Not only does this cinematic technique serve to keep us on our toes, it is also a sharp and subversive way to make us realise how we often arrive at conclusions about events that we have not personally witnessed — based on age-old prejudices and stereotypes about class and gender and morality, aided by the fresh daily grinding of the rumour mill.

There have been other Indian films that have dealt with the public and private aftermath of sexual assault — I think of the 1978 Ghar, in which Vinod Mehra plays the emotionally paralysed husband to Rekha's post-rape traumatised wife, or of Rituparno Ghosh's superb Dahan, in which, too, a young housewife must suffer the consequences of a sexual assault on the street during which her husband was present but unable to help her.

Unlike those films, Pink pushes the ongoing debate about sexual consent to its utmost, by focusing on women who do not fit easily into the popular idea of good girls. The three young women who form the film's tightly-knit core — Kirti Kulhari as Falak, Andrea Tariang as Andrea and Pannu as Minal — are neither innocent and virginal, nor the good wives of ostensibly good men on whose behalf a male audience might feel outraged. They are youthful, independent women who have chosen to live outside the "protection" of their families; they remain daughters and sisters, yes, but are also employees, friends and lovers.
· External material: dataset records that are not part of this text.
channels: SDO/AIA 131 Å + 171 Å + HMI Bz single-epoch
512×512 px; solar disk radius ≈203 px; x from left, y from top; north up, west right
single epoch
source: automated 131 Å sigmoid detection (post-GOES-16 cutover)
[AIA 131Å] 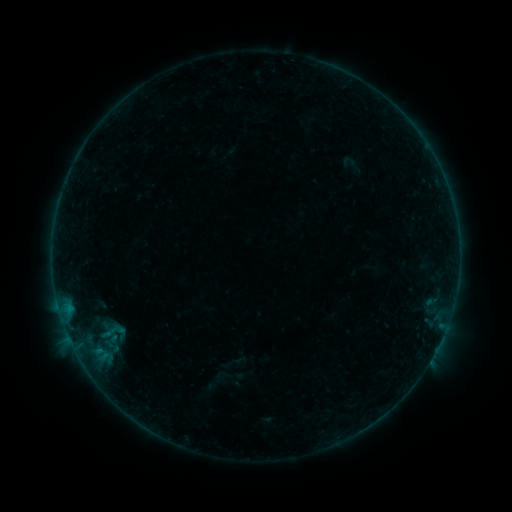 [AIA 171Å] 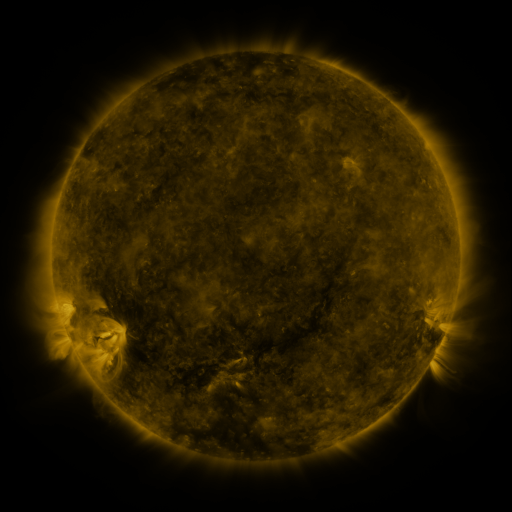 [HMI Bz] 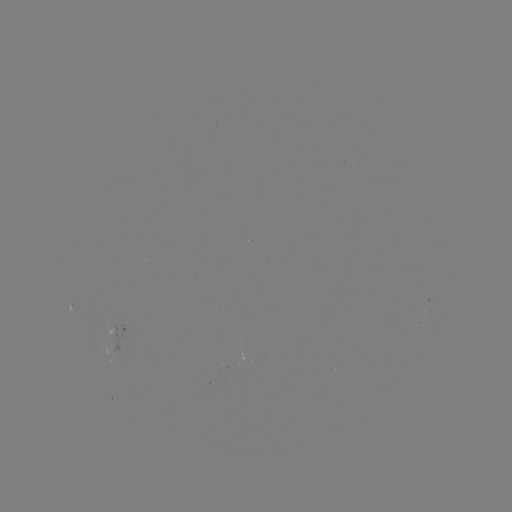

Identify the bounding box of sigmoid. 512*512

They enjoy a drink (or three), they enter freely into relationships with men they like; and they are not easy to slot as victims — because they fight back. By forcing us to contend with these characters in their flawed humanity, Pink shifts the cinematic discourse.

And yet, what are we to make of the fact that the answer to these young women's problems — even in the space of this quite remarkable film — must come from a man, and not just any man but the one who spent the first part of the film intruding so rudely into their space, played by an actor who is the film industry's undisputed patriarch? And though Bachchan's unnerving man from the park turns out to be a saviour in disguise, his 'saving' involves an unnecessarily public recounting of his client's sexual history. Surely there's something to think about there.


Published in Mumbai Mirror, 18 Sep 2016.